:: INPUT MATERIAL ::

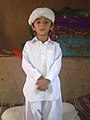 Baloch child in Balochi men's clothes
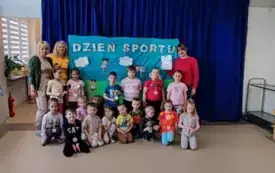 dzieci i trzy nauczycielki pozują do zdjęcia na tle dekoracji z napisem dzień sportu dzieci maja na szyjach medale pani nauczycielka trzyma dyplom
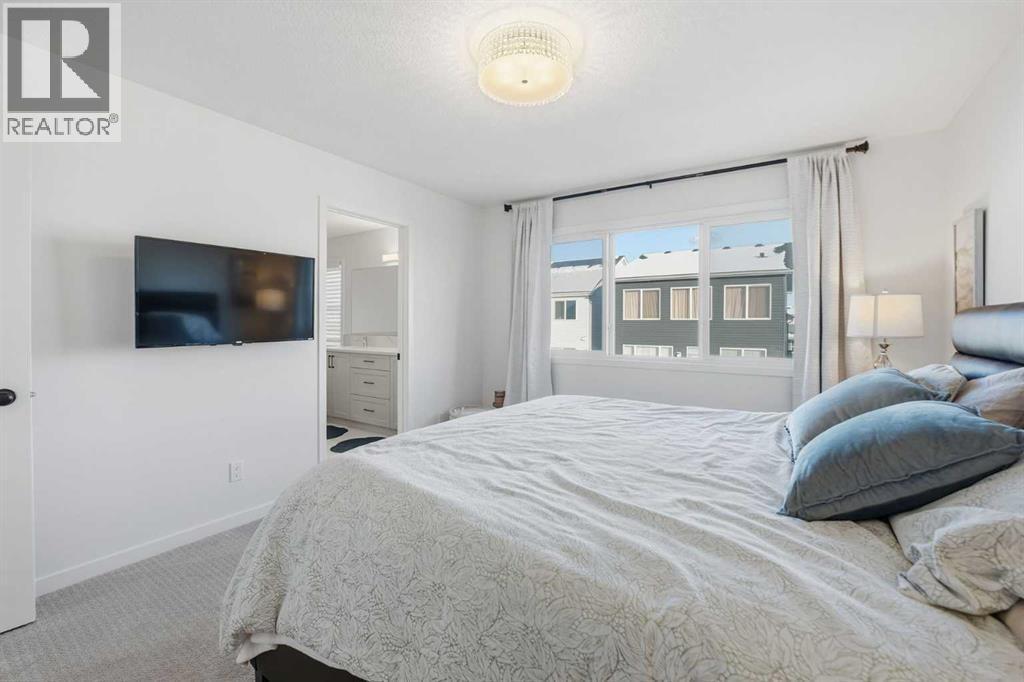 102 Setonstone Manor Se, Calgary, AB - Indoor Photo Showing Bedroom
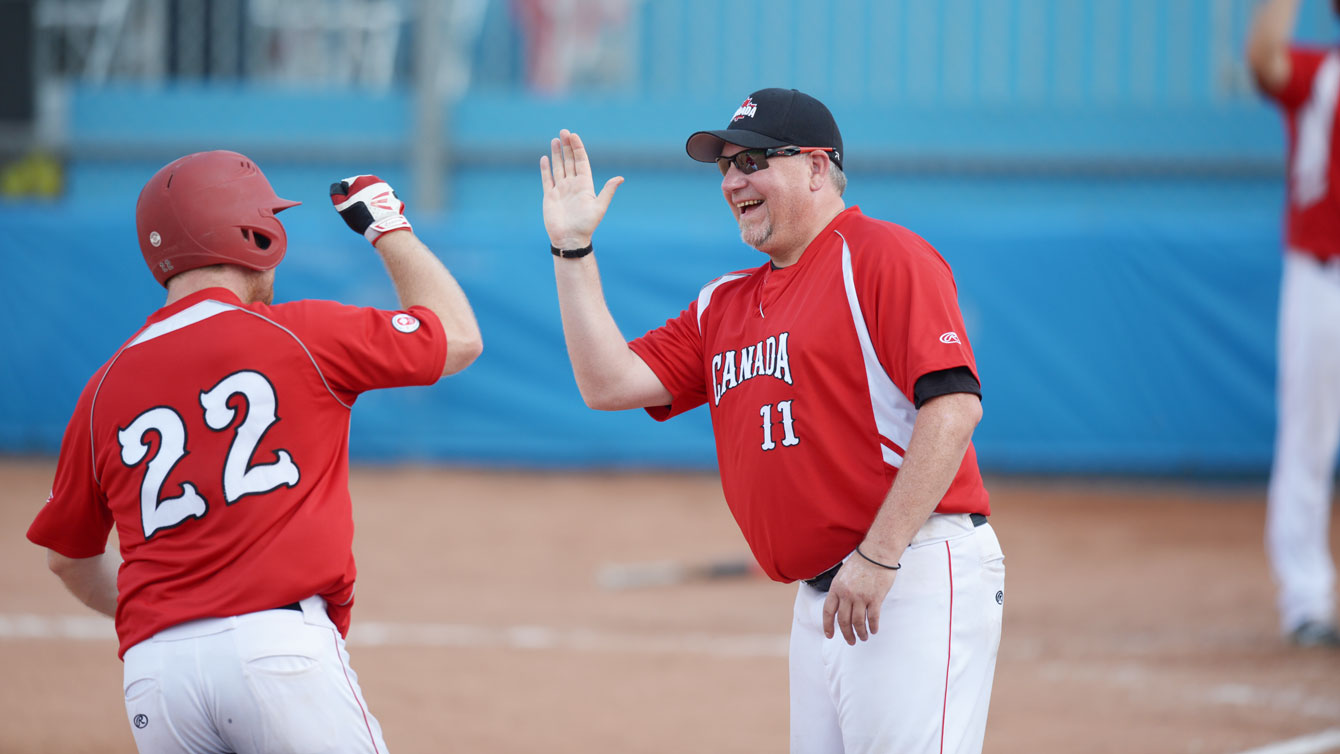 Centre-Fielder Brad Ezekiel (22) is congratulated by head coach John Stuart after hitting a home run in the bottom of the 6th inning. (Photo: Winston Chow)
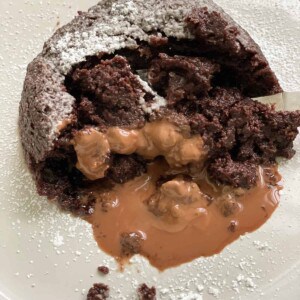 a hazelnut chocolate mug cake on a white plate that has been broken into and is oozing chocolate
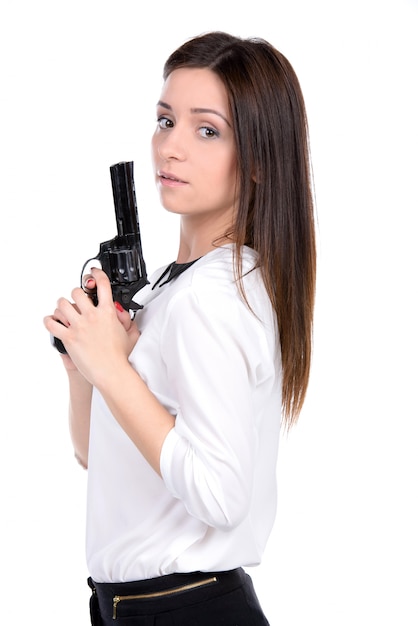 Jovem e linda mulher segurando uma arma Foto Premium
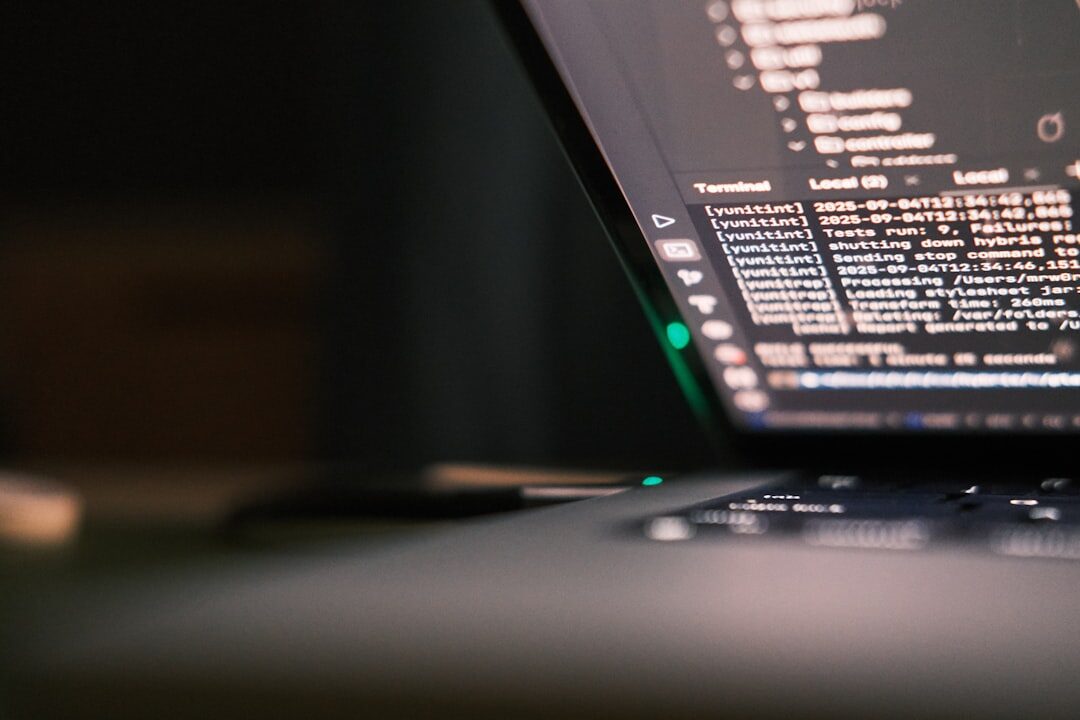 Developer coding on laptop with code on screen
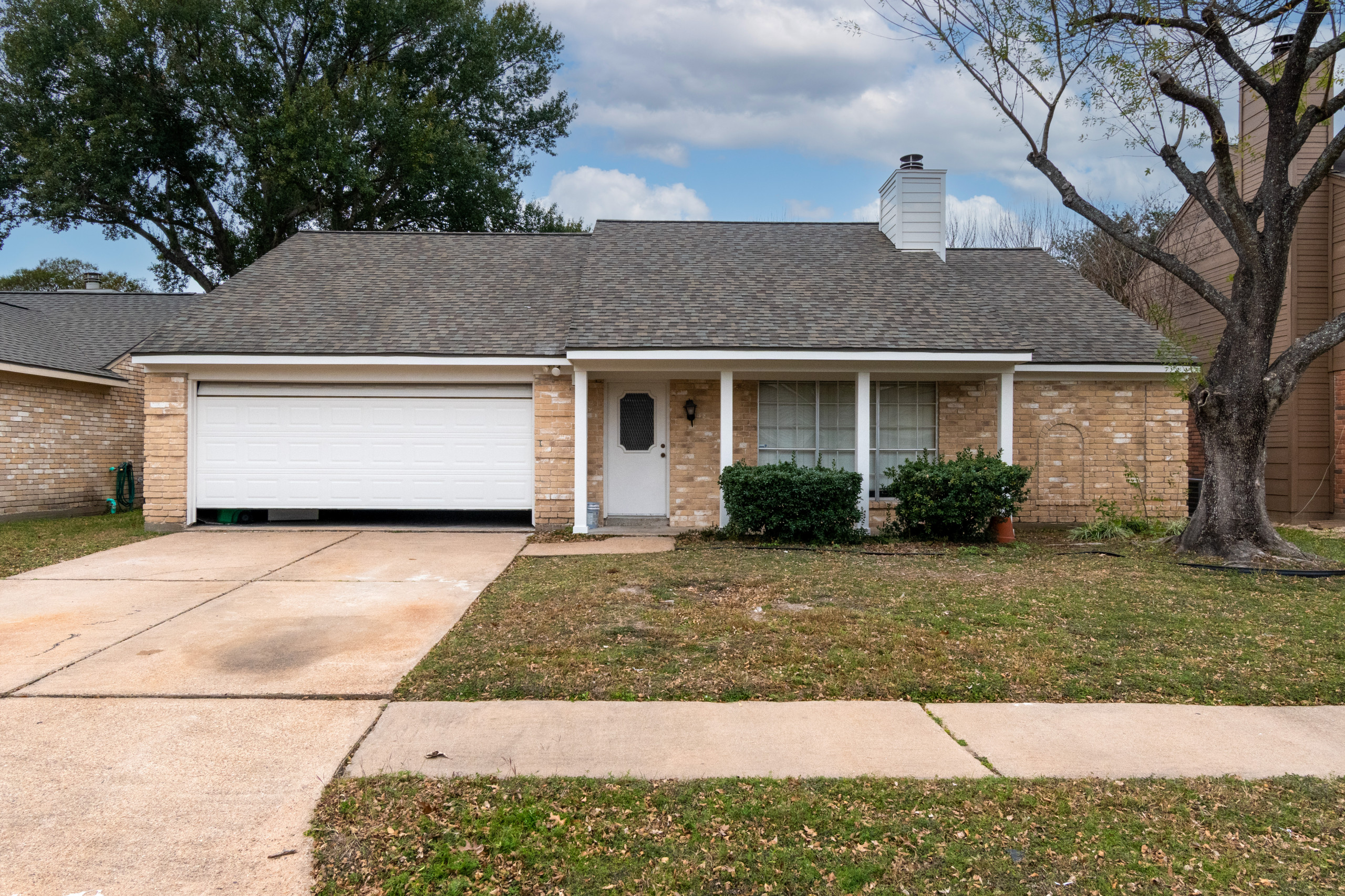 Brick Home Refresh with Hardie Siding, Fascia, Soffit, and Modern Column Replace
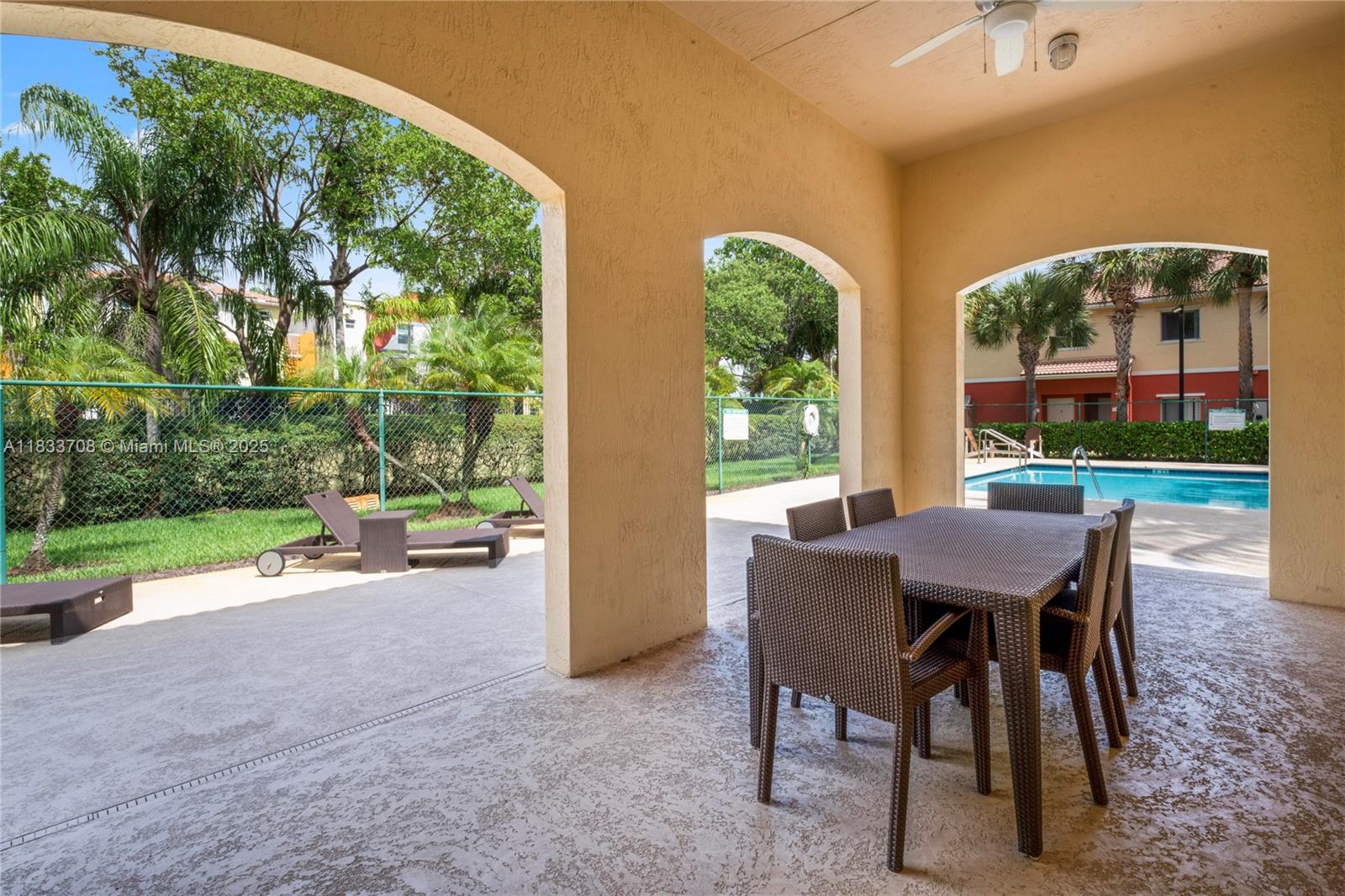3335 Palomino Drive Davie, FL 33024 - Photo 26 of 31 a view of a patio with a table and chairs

:::

TASK OBJECTIVE » Please return the entries above exactly as they appear, but without the pictures.

SOLUTION »
 Baloch child in Balochi men's clothes
 dzieci i trzy nauczycielki pozują do zdjęcia na tle dekoracji z napisem dzień sportu dzieci maja na szyjach medale pani nauczycielka trzyma dyplom
 102 Setonstone Manor Se, Calgary, AB - Indoor Photo Showing Bedroom
 Centre-Fielder Brad Ezekiel (22) is congratulated by head coach John Stuart after hitting a home run in the bottom of the 6th inning. (Photo: Winston Chow)
 a hazelnut chocolate mug cake on a white plate that has been broken into and is oozing chocolate
 Jovem e linda mulher segurando uma arma Foto Premium
 Developer coding on laptop with code on screen
 Brick Home Refresh with Hardie Siding, Fascia, Soffit, and Modern Column Replace
3335 Palomino Drive Davie, FL 33024 - Photo 26 of 31 a view of a patio with a table and chairs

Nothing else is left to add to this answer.